The paragraphe above is taken from [the] FIDE handbook and it is stated under boycottes. Not only Mr. Yazici's TCF's obligatory demand of permission and undertaking attached to it to gain the right to play in international tournaments for me falls in paragraph 1.3 and 2, his collaboration with [the] Greek Chess federation and IM Makropoulos is an organised action which hinders the right to play chess. Obviously under the command of Greek Chess Federation, [the] Kavala Organisers did not notice 3.1 either.
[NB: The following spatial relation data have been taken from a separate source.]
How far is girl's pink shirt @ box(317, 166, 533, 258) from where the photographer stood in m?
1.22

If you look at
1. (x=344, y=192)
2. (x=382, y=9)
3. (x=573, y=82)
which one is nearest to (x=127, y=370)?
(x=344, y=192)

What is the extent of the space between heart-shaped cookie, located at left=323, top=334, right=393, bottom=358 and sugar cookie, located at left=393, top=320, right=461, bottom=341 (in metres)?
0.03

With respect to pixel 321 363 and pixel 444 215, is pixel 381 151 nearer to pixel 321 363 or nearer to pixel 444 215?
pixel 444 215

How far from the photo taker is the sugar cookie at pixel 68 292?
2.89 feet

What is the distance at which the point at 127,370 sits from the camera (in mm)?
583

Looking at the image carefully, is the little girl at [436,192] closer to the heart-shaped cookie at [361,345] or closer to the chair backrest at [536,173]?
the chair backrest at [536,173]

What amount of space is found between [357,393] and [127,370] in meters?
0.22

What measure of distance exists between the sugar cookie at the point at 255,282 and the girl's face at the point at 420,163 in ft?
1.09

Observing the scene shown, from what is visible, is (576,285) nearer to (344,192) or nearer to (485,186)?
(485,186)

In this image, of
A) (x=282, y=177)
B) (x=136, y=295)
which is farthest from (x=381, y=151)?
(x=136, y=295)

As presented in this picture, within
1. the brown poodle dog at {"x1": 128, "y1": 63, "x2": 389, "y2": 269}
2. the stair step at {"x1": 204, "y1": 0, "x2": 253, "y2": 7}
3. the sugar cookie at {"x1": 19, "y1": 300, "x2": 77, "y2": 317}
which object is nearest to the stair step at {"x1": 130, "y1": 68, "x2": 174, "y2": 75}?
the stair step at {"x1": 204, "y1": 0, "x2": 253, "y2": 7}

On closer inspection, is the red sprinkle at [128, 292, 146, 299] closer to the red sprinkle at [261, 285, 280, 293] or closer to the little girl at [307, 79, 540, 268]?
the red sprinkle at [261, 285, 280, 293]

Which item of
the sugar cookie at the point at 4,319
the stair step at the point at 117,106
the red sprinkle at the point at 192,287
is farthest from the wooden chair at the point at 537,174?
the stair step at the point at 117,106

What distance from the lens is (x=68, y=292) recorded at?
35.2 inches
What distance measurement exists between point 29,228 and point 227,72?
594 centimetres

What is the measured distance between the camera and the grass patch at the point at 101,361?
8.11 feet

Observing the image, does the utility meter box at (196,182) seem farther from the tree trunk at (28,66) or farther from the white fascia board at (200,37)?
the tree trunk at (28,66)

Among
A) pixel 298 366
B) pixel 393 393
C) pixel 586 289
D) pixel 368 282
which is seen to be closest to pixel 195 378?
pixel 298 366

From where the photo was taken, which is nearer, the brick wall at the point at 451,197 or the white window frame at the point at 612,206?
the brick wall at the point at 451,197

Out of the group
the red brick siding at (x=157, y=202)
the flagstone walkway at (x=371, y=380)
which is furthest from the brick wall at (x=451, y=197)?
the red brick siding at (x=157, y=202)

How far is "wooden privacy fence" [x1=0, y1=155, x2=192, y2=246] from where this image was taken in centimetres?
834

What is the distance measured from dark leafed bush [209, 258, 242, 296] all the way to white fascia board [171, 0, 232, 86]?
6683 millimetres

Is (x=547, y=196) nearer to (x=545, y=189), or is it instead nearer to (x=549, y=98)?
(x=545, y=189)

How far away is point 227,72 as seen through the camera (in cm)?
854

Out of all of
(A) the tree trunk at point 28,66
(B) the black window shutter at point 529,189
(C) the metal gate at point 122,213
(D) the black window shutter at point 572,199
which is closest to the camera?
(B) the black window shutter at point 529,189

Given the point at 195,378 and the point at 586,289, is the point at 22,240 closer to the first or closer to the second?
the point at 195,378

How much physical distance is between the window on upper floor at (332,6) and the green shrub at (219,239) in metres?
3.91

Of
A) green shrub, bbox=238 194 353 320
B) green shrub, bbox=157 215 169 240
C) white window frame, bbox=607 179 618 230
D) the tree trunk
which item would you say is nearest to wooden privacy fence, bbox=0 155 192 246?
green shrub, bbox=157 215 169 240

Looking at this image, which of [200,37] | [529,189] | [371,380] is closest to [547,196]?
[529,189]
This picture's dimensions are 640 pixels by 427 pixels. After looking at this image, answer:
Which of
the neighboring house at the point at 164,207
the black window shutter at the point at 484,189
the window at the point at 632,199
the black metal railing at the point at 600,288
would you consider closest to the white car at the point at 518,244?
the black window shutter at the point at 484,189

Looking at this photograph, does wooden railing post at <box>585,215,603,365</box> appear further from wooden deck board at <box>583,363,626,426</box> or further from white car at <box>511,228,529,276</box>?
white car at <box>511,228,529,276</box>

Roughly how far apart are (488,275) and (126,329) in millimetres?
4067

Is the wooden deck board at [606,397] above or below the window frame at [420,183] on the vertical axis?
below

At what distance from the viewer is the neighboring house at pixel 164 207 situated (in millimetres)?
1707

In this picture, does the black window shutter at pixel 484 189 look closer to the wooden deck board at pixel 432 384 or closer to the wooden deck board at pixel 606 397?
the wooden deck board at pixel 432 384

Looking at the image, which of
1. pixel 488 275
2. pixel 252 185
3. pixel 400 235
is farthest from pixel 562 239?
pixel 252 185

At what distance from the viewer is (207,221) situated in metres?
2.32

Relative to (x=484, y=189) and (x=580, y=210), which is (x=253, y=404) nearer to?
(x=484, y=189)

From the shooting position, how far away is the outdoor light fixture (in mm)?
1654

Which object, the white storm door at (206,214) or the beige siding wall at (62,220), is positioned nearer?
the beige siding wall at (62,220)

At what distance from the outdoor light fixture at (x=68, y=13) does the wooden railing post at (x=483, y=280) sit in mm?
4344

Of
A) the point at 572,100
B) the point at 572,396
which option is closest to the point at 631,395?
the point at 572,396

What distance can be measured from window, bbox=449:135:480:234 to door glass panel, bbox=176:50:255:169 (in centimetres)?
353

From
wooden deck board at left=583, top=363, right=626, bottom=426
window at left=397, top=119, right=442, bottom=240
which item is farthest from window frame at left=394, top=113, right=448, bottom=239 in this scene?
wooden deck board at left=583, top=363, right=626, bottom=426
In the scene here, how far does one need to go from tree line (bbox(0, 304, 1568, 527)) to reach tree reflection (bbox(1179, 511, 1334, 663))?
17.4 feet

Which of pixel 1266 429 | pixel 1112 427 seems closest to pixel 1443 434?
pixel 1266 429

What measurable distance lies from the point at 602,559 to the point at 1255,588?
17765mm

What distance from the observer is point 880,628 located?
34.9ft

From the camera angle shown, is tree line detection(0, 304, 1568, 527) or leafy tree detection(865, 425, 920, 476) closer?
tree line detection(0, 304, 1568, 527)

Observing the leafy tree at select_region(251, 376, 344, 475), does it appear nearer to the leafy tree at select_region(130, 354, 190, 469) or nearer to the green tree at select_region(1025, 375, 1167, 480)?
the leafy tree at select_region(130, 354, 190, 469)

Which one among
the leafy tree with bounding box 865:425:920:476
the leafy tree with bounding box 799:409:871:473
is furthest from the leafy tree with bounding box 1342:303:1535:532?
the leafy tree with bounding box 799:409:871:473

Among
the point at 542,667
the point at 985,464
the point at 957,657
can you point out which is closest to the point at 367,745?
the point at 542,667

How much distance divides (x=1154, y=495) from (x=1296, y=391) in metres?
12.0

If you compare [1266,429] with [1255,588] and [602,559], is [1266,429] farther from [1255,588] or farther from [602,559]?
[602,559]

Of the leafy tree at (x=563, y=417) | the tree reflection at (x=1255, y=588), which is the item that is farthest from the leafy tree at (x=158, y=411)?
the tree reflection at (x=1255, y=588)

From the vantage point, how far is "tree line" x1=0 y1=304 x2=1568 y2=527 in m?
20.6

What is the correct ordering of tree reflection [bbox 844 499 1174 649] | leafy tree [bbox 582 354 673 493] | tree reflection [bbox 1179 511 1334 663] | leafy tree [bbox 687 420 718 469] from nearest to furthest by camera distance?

I personally believe that the chess world is relieved after Mr.Yazici's resignation and now it is turn for one of the most [controversial] figures in chess FIDE deputy president IM Makropoulos after his clear violation of 1.2+1.3 and 2.
GM Suat Atalik
On the one hand it seems like the Greek Chess Federation is overreacting by taking over the ban in Turkey. However, to some extent it is also understandable, since Atalik wasn't just banned by the Turkish Chess Federation. As Ali Nihat Yazici told us, the case was in fact carried to the Turkish Supreme Sport Court and the court rejected the appeal of Atalik and finalized the penalty.
We spoke to one other organizer of a Greek chess tournament (who preferred to stay anonymous, but he's not related to Kavala), who was inclined to reject Atalik from his tournament based on the decision by the Turkish Supreme Sport Court. Another organizer, Giorgos Tsounis, who runs the Negroponte 2012 International, has already stated publicly that Atalik (who is enlisted in the tournament) will be accepted to play, thus disregarding the letter of the Greek Chess Federation. Tsounis asked the federation to provide wrtten evidence regarding the sanction of Atalik.